Quantfury Daily Gazette
Simple ideas create great results
When we talk about the influence of technology in our lives, we often think of the most cutting-edge thing. This could include the latest generation of computers, spaceships, artificial intelligence, communication networks, the Internet of Things, and high-end mobile devices. However, the most straightforward and everyday objects are also technological products: such as books, clothes, or pens. These things have not always been there. They arose as a result of an invention to solve a specific problem or were simply discovered by mere chance. These inventions were also cutting-edge technology at the time, however simple they may seem.
An interesting case was the refillable ink cartridges. Rev. Bernard McCoy found the ink cartridges for his printer costly. He decided together with his colleagues to put their hands to work and decided to refill the cartridges with ink made by themselves and then market them. Despite a humble beginning, they went on to bill amounts over 6 figures. Although this idea was not patented, it proliferated. It allowed companies like HP (NYSE: HPQ) and Xerox (NYSE: XRX) to integrate refillable ink cartridges into their product catalogue. It changed the way we print. This was a positive point for consumers who could save a few dollars.

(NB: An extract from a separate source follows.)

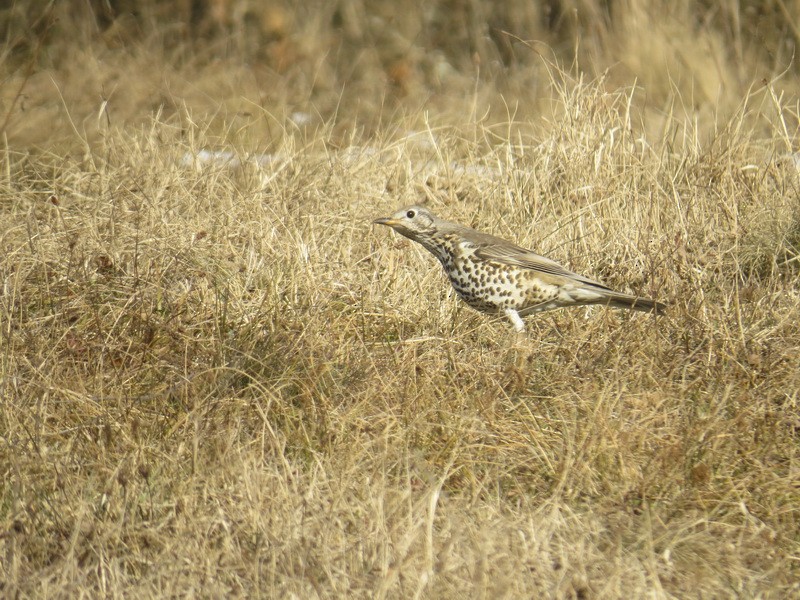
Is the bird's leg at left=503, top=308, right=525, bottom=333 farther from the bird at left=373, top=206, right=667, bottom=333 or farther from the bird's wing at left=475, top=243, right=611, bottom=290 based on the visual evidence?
the bird's wing at left=475, top=243, right=611, bottom=290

The genius of some people allows them to turn a failure into a million-dollar idea. Let’s take the case of the popular Post-It. Few people do not know it or have not used it at some point in their lives, but how did its history begin? Spencer Silver was a scientist at 3M (NYSE: MMM), specializing in adhesives. He created a glue that would be used for the production of the Post-It Note. But, at the time it was initially created, it was discarded for its commercialization by the company because it did not fulfill its function, which was to “stick well.” Later, his colleague Arthur Fry came up with the Post-It Note and used this glue to develop it because it did not leave marks or residues on the surface where it was used. Then 3M (NYSE: MMM) marketed them in 1980, and the result we all know: billions of units sold around the world. This is a clear example of how taking a failed idea and product as a complement to develop an excellent idea, which can generate spectacular results.
However simple an idea may be, we must consider that the ingenuity to innovate is as old as humanity. Indeed, the constant curiosity to learn and change our environment and improve our lives is what makes us human.